• _REQUIRED WORK_
1 - List the expressions that the passage on humility says were adopted in place of words that imported a fixed opinion.
2 - According to the passage on humility, how many virtues did the list contain at first?
3 - Continue the passage on humility and modest speech from the point where it stops.

• _SOURCE PASSAGE_
━━━
But it so happened that my intention of writing and publishing this comment was never fulfilled.  I did, indeed, from time to time, put down short hints of the sentiments, reasonings, etc., to be made use of in it, some of which I have still by me; but the necessary close attention to private business in the earlier part of thy life, and public business since, have occasioned my postponing it; for, it being connected in my mind with a great and extensive project, that required the whole man to execute, and which an unforeseen succession of employs prevented my attending to, it has hitherto remain'd unfinish'd.

In this piece it was my design to explain and enforce this doctrine, that vicious actions are not hurtful because they are forbidden, but forbidden because they are hurtful, the nature of man alone considered; that it was, therefore, every one's interest to be virtuous who wish'd to be happy even in this world; and I should, from this circumstance (there being always in the world a number of rich merchants, nobility, states, and princes, who have need of honest instruments for the management of their affairs, and such being so rare), have endeavored to convince young persons that no qualities were so likely to make a poor man's fortune as those of probity and integrity.

My list of virtues contain'd at first but twelve; but a Quaker friend having kindly informed me that I was generally thought proud; that my pride show'd itself frequently in conversation; that I was not content with being in the right when discussing any point, but was overbearing, and rather insolent, of which he convinc'd me by mentioning several instances; I determined endeavouring to cure myself, if I could, of this vice or folly among the rest, and I added Humility to my list giving an extensive meaning to the word.

I cannot boast of much success in acquiring the reality of this virtue, but I had a good deal with regard to the appearance of it. I made it a rule to forbear all direct contradiction to the sentiments of others, and all positive assertion of my own. I even forbid myself, agreeably to the old laws of our Junto, the use of every word or expression in the language that imported a fix'd opinion, such as certainly, undoubtedly, etc., and I adopted, instead of them, I conceive, I apprehend, or I imagine a thing to be so or so; or it so appears to me at present.  When another asserted something that I thought an error, I deny'd myself the pleasure of contradicting him abruptly, and of showing immediately some absurdity in his proposition; and in answering I began by observing that in certain cases or circumstances his opinion would be right, but in the present case there appear'd or seem'd to me some difference, etc.  I soon found the advantage of this change in my manner; the conversations I engag'd in went on more pleasantly.  The modest way in which I propos'd my opinions procur'd them a readier reception and less contradiction; I had less mortification when I was found to be in the wrong, and I more easily prevail'd with others to give up their mistakes and join with me when I happened to be in the right.
━━━
• _Data taken from a collection_
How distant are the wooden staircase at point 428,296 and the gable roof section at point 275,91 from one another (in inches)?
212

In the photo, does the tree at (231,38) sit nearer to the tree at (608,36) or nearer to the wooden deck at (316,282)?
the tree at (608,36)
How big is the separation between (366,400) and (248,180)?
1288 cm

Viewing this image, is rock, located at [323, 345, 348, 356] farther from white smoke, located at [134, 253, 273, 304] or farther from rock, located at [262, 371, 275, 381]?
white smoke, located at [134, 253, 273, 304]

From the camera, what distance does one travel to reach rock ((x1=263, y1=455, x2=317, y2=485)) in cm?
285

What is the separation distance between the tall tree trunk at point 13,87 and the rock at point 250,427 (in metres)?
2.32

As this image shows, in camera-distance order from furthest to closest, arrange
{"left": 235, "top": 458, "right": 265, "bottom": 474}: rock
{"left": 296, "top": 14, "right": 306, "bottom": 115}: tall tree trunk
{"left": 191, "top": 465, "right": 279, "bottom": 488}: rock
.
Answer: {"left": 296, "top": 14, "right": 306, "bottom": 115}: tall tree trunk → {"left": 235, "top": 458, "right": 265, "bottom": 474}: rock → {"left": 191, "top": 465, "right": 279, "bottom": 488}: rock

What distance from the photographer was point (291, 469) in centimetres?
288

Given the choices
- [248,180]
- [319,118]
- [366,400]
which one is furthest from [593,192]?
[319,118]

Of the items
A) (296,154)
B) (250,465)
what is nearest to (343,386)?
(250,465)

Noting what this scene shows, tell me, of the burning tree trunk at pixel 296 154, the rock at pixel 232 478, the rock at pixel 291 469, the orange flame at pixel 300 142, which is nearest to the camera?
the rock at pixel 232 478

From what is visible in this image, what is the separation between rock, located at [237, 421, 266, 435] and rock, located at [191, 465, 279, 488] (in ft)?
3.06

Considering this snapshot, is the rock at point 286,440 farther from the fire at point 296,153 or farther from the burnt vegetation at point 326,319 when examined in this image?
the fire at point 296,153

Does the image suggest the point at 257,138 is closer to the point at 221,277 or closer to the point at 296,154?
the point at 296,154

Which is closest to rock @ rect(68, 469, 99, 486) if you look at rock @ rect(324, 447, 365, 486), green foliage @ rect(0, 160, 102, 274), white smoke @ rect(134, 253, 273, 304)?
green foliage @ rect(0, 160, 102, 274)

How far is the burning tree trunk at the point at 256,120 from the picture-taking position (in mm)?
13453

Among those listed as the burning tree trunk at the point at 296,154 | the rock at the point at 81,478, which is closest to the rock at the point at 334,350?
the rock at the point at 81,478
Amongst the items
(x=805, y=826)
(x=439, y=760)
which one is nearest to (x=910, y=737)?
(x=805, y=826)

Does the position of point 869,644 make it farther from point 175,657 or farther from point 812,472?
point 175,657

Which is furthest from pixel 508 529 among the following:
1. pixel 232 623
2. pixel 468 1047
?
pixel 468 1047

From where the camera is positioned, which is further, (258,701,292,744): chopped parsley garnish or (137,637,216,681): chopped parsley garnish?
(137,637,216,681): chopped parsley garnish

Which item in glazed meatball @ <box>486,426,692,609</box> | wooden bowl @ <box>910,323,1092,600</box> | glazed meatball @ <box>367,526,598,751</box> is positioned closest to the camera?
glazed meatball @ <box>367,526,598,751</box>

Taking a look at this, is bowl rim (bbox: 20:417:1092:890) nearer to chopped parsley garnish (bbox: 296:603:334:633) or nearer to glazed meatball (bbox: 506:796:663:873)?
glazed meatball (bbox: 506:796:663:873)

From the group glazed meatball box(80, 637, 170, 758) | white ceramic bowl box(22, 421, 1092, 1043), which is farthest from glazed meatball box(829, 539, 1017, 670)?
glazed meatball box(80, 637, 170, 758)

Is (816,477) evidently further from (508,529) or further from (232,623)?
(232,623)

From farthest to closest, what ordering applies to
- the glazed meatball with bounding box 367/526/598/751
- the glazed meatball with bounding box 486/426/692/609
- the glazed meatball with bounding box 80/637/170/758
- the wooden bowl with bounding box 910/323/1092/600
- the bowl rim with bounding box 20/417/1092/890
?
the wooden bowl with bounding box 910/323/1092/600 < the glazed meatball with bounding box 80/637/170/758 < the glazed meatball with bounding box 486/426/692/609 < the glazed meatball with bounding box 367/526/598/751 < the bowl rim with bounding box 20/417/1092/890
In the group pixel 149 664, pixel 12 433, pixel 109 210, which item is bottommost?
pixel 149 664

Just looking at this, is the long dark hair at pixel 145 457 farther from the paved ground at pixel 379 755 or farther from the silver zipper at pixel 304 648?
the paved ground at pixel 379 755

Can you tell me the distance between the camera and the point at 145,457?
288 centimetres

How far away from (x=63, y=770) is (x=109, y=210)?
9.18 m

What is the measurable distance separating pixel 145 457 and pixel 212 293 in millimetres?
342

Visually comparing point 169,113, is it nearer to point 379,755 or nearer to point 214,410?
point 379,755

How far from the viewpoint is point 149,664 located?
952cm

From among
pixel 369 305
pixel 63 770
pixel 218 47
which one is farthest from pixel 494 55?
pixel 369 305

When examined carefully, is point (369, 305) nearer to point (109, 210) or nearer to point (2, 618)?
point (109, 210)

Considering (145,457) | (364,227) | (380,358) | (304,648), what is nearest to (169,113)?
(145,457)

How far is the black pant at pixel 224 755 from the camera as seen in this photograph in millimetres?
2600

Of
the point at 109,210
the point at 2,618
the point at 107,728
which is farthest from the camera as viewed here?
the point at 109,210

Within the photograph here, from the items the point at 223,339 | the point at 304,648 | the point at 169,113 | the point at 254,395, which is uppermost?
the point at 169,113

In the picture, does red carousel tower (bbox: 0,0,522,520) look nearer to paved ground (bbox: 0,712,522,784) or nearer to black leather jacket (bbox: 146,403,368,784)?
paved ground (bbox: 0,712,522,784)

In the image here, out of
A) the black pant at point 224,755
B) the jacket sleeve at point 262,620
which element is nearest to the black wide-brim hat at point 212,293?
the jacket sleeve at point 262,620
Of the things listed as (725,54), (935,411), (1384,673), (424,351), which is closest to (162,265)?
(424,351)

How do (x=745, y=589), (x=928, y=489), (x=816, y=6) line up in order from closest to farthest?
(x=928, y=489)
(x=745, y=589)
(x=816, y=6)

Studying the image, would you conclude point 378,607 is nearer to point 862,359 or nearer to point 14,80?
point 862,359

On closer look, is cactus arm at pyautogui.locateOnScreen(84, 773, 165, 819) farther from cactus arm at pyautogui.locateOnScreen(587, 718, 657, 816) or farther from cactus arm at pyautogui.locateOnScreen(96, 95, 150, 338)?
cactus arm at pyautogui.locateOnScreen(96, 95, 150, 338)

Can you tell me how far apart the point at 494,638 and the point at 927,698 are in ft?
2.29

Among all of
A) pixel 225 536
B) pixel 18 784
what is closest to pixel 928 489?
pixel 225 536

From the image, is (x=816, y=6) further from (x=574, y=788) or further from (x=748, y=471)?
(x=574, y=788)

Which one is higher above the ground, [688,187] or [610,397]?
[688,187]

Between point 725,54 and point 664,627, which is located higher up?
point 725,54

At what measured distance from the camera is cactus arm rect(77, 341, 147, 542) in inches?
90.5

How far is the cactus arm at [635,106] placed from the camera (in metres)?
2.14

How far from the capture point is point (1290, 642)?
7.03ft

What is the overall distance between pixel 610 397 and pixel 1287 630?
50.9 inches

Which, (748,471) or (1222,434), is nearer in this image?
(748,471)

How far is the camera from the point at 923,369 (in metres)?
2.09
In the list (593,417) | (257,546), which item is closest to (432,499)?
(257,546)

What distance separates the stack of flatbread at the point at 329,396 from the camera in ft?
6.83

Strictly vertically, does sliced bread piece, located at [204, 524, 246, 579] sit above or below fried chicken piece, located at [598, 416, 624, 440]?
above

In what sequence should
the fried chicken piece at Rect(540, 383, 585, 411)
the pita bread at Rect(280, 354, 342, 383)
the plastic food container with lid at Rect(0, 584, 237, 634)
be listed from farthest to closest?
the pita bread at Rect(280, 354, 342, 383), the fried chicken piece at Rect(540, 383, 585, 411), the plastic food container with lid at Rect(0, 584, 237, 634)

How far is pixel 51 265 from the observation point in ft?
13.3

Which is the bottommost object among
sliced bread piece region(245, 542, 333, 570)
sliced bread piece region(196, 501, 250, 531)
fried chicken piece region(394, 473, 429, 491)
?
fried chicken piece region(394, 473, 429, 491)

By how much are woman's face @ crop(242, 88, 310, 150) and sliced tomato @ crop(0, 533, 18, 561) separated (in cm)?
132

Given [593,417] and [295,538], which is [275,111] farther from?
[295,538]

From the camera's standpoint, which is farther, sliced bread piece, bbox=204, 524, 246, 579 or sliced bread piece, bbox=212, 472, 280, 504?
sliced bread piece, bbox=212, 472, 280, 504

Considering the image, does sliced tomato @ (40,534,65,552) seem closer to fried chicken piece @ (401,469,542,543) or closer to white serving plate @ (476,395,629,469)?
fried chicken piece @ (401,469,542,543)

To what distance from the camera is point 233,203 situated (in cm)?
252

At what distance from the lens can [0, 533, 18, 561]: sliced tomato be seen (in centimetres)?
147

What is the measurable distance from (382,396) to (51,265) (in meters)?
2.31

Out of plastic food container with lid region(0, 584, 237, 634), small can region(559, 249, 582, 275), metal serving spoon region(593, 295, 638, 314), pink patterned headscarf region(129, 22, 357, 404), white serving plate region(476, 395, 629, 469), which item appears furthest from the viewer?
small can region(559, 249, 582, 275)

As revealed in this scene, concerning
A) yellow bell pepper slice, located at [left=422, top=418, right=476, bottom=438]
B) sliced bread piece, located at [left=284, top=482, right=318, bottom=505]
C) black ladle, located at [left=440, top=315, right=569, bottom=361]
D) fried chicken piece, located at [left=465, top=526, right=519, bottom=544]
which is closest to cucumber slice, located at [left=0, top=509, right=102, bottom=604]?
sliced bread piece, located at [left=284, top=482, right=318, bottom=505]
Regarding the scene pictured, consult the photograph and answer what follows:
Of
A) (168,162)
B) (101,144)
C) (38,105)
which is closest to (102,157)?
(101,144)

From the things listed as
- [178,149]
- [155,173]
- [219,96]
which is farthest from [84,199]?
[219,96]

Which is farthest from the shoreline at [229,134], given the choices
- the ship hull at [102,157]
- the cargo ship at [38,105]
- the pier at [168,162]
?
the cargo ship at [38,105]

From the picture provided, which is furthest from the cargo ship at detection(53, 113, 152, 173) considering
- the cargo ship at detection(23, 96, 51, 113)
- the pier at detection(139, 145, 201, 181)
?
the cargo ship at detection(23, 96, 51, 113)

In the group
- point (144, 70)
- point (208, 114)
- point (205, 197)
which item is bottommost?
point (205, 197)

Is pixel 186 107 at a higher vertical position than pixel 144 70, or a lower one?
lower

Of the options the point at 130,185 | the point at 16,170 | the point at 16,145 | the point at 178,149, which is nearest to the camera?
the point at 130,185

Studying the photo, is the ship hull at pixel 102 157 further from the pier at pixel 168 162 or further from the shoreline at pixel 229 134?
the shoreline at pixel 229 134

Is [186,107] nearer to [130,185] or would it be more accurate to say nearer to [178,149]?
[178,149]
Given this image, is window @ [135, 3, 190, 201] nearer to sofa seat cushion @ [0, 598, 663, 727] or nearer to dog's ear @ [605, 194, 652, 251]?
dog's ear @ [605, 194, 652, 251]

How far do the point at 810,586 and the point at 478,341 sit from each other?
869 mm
━━━
• _THE ANSWERS_
1 -
- I conceive
- I apprehend
- I imagine a thing to be so or so
- it so appears to me at present

2 - Twelve.

3 -
And this mode, which I at first put on with some violence to natural inclination, became at length so easy, and so habitual to me, that perhaps for these fifty years past no one has ever heard a dogmatical expression escape me.  And to this habit (after my character of integrity) I think it principally owing that I had early so much weight with my fellow-citizens when I proposed new institutions, or alterations in the old, and so much influence in public councils when I became a member; for I was but a bad speaker, never eloquent, subject to much hesitation in my choice of words, hardly correct in language, and yet I generally carried my points.

In reality, there is, perhaps, no one of our natural passions so hard to subdue as pride.  Disguise it, struggle with it, beat it down, stifle it, mortify it as much as one pleases, it is still alive, and will every now and then peep out and show itself; you will see it, perhaps, often in this history; for, even if I could conceive that I had compleatly overcome it, I should probably be proud of my humility.


[Thus far written at Passy, 1741.]


I am now about to write at home, August, 1788, but can not have the help expected from my papers, many of them being lost in the war. I have, however, found the following.

Having mentioned a great and extensive project which I had conceiv'd, it seems proper that some account should be here given of that project and its object.  Its first rise in my mind appears in the following little paper, accidentally preserv'd, viz.:

Observations on my reading history, in Library, May 19th, 1731.

That the great affairs of the world, the wars, revolutions, etc., are carried on and affected by parties.
That the view of these parties is their present general interest, or what they take to be such.
That the different views of these different parties occasion all confusion.
That while a party is carrying on a general design, each man has his particular private interest in view.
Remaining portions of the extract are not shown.